Kertas Continuous Form Terbaik untuk Perbankan
Kejelasan salinan pada rangkap kedua hingga keenam menjadi indikator utama apakah merek kertas continuous form layak digunakan atau tidak. Berikut ini tiga rekomendasi merk continuous form yang telah teruji kualitasnya dan menjadi favorit di pasar Indonesia.
1. J-Plus
Kertas continuous form merk J-Plus mengambil peran sebagai standar emas dengan berani menjamin ketahanan tulisan hingga 10 tahun bahkan bisa lebih. Kertas J-Plus menggunakan teknologi NCR berkualitas tinggi sehingga memastikan setiap lembar (ply) kertas memiliki distribusi kapsul warna yang merata bahkan hingga lapisan paling bawah (lembar keenam).

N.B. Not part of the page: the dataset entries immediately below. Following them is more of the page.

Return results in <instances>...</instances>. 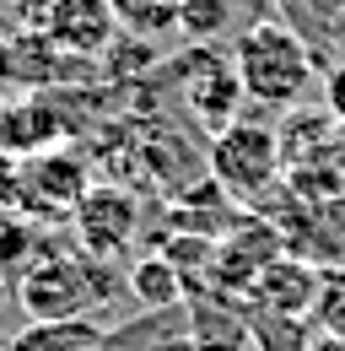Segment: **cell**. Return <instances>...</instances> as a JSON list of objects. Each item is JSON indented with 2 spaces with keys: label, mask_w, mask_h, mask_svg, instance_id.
I'll list each match as a JSON object with an SVG mask.
<instances>
[{
  "label": "cell",
  "mask_w": 345,
  "mask_h": 351,
  "mask_svg": "<svg viewBox=\"0 0 345 351\" xmlns=\"http://www.w3.org/2000/svg\"><path fill=\"white\" fill-rule=\"evenodd\" d=\"M232 65H238L248 103L259 108H297L307 87L318 82V54L307 44V33L286 16H259L232 44Z\"/></svg>",
  "instance_id": "6da1fadb"
},
{
  "label": "cell",
  "mask_w": 345,
  "mask_h": 351,
  "mask_svg": "<svg viewBox=\"0 0 345 351\" xmlns=\"http://www.w3.org/2000/svg\"><path fill=\"white\" fill-rule=\"evenodd\" d=\"M205 162H211V178L232 195V206H259L286 178L281 135L275 125H259V119H232L227 130H216Z\"/></svg>",
  "instance_id": "7a4b0ae2"
},
{
  "label": "cell",
  "mask_w": 345,
  "mask_h": 351,
  "mask_svg": "<svg viewBox=\"0 0 345 351\" xmlns=\"http://www.w3.org/2000/svg\"><path fill=\"white\" fill-rule=\"evenodd\" d=\"M92 254H38L16 276V303L27 319H86V308L103 303L108 281L92 270Z\"/></svg>",
  "instance_id": "3957f363"
},
{
  "label": "cell",
  "mask_w": 345,
  "mask_h": 351,
  "mask_svg": "<svg viewBox=\"0 0 345 351\" xmlns=\"http://www.w3.org/2000/svg\"><path fill=\"white\" fill-rule=\"evenodd\" d=\"M178 92L189 119L205 135L227 130L232 119H243V82L232 65V49H211V44H189V54L178 60Z\"/></svg>",
  "instance_id": "277c9868"
},
{
  "label": "cell",
  "mask_w": 345,
  "mask_h": 351,
  "mask_svg": "<svg viewBox=\"0 0 345 351\" xmlns=\"http://www.w3.org/2000/svg\"><path fill=\"white\" fill-rule=\"evenodd\" d=\"M71 221H76V238H81V249L92 260H114V254H125L129 243H135V232H140V206L119 184H92Z\"/></svg>",
  "instance_id": "5b68a950"
},
{
  "label": "cell",
  "mask_w": 345,
  "mask_h": 351,
  "mask_svg": "<svg viewBox=\"0 0 345 351\" xmlns=\"http://www.w3.org/2000/svg\"><path fill=\"white\" fill-rule=\"evenodd\" d=\"M86 189H92V184H86L76 157H65V152H33L27 168H22V211H33L38 221L76 217Z\"/></svg>",
  "instance_id": "8992f818"
},
{
  "label": "cell",
  "mask_w": 345,
  "mask_h": 351,
  "mask_svg": "<svg viewBox=\"0 0 345 351\" xmlns=\"http://www.w3.org/2000/svg\"><path fill=\"white\" fill-rule=\"evenodd\" d=\"M49 44L65 54H108L114 38L125 33L108 0H54L49 22H43Z\"/></svg>",
  "instance_id": "52a82bcc"
},
{
  "label": "cell",
  "mask_w": 345,
  "mask_h": 351,
  "mask_svg": "<svg viewBox=\"0 0 345 351\" xmlns=\"http://www.w3.org/2000/svg\"><path fill=\"white\" fill-rule=\"evenodd\" d=\"M318 281H324V270H313L307 260L297 254H281V260L270 265L264 276H259L254 287H248V303L259 313H286V319H313V303H318Z\"/></svg>",
  "instance_id": "ba28073f"
},
{
  "label": "cell",
  "mask_w": 345,
  "mask_h": 351,
  "mask_svg": "<svg viewBox=\"0 0 345 351\" xmlns=\"http://www.w3.org/2000/svg\"><path fill=\"white\" fill-rule=\"evenodd\" d=\"M259 16H264V0H183L178 5V33L189 44L232 49Z\"/></svg>",
  "instance_id": "9c48e42d"
},
{
  "label": "cell",
  "mask_w": 345,
  "mask_h": 351,
  "mask_svg": "<svg viewBox=\"0 0 345 351\" xmlns=\"http://www.w3.org/2000/svg\"><path fill=\"white\" fill-rule=\"evenodd\" d=\"M281 157H286V173L292 168H307V162H324L335 157V135H340V119L329 108H286L281 119Z\"/></svg>",
  "instance_id": "30bf717a"
},
{
  "label": "cell",
  "mask_w": 345,
  "mask_h": 351,
  "mask_svg": "<svg viewBox=\"0 0 345 351\" xmlns=\"http://www.w3.org/2000/svg\"><path fill=\"white\" fill-rule=\"evenodd\" d=\"M129 287H135V298L146 308H178L189 298V287H183V276L172 270L168 254H146V260L129 270Z\"/></svg>",
  "instance_id": "8fae6325"
},
{
  "label": "cell",
  "mask_w": 345,
  "mask_h": 351,
  "mask_svg": "<svg viewBox=\"0 0 345 351\" xmlns=\"http://www.w3.org/2000/svg\"><path fill=\"white\" fill-rule=\"evenodd\" d=\"M119 27L129 38H162V33H178V5L183 0H108Z\"/></svg>",
  "instance_id": "7c38bea8"
},
{
  "label": "cell",
  "mask_w": 345,
  "mask_h": 351,
  "mask_svg": "<svg viewBox=\"0 0 345 351\" xmlns=\"http://www.w3.org/2000/svg\"><path fill=\"white\" fill-rule=\"evenodd\" d=\"M38 243H43V238H38L33 221H22V217L0 221V270H5V276H22L27 265L38 260V254H33Z\"/></svg>",
  "instance_id": "4fadbf2b"
},
{
  "label": "cell",
  "mask_w": 345,
  "mask_h": 351,
  "mask_svg": "<svg viewBox=\"0 0 345 351\" xmlns=\"http://www.w3.org/2000/svg\"><path fill=\"white\" fill-rule=\"evenodd\" d=\"M313 330L345 335V270H324V281H318V303H313Z\"/></svg>",
  "instance_id": "5bb4252c"
},
{
  "label": "cell",
  "mask_w": 345,
  "mask_h": 351,
  "mask_svg": "<svg viewBox=\"0 0 345 351\" xmlns=\"http://www.w3.org/2000/svg\"><path fill=\"white\" fill-rule=\"evenodd\" d=\"M324 108L345 125V38H340V49L329 54V65H324Z\"/></svg>",
  "instance_id": "9a60e30c"
},
{
  "label": "cell",
  "mask_w": 345,
  "mask_h": 351,
  "mask_svg": "<svg viewBox=\"0 0 345 351\" xmlns=\"http://www.w3.org/2000/svg\"><path fill=\"white\" fill-rule=\"evenodd\" d=\"M307 351H345V335H329V330H318V335L307 341Z\"/></svg>",
  "instance_id": "2e32d148"
},
{
  "label": "cell",
  "mask_w": 345,
  "mask_h": 351,
  "mask_svg": "<svg viewBox=\"0 0 345 351\" xmlns=\"http://www.w3.org/2000/svg\"><path fill=\"white\" fill-rule=\"evenodd\" d=\"M11 298H16V287H11V281H5V270H0V308L11 303Z\"/></svg>",
  "instance_id": "e0dca14e"
},
{
  "label": "cell",
  "mask_w": 345,
  "mask_h": 351,
  "mask_svg": "<svg viewBox=\"0 0 345 351\" xmlns=\"http://www.w3.org/2000/svg\"><path fill=\"white\" fill-rule=\"evenodd\" d=\"M335 162L345 168V125H340V135H335Z\"/></svg>",
  "instance_id": "ac0fdd59"
},
{
  "label": "cell",
  "mask_w": 345,
  "mask_h": 351,
  "mask_svg": "<svg viewBox=\"0 0 345 351\" xmlns=\"http://www.w3.org/2000/svg\"><path fill=\"white\" fill-rule=\"evenodd\" d=\"M97 351H108V346H97Z\"/></svg>",
  "instance_id": "d6986e66"
}]
</instances>
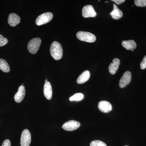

Selain itu, continuous form J-Plus juga menggunakan formulasi kimia khusus yang membuat reaksi warna lebih stabil. Hal inilah yang membuat hasil cetakan tidak akan mudah oksidasi atau luntur meski disimpan dalam suhu ruangan kantor selama bertahun-tahun. Permukaan kertas J-Plus juga sangat halus sehingga bisa meminimalisir gesekan dengan jarum printer.
2. Paperline
Continuous form Paperline merupakan produk unggulan dari grup APP Sinarmas yang sudah tidak asing lagi di telinga para pengelola pengadaan barang. Merk ini dikenal karena konsistensi kualitasnya yang sangat stabil dari waktu ke waktu.
Keunggulan utama dari kertas ini ialah menggunakan karbon kimiawi unggul. Lapisan mikro-kapsul pada kertas paperline sangat sensitif terhadap tekanan. Hasil cetakan pada rangkap paling bawah tetap terbaca dengan jelas dan tidak berbayang.
3. Paperpryns
Continuous form Paperpryns seringkali menjadi pilihan jalan tengah bagi perusahaan yang menginginkan kualitas premium namun dengan efisiensi biaya yang tetap terjaga. Kertas ini menawarkan kualitas cetak yang unggul berkat bahan dasarnya menggunakan serat kertas murni sejak 1993.
Kertas ini juga memiliki permukaan yang halus dan bersih menghasilkan cetakan dengan warna terang dan teks yang tajam. Paperpryns juga menggunakan teknologi NCR yang tidak perlu lagi menggunakan selipan kertas karbon manual.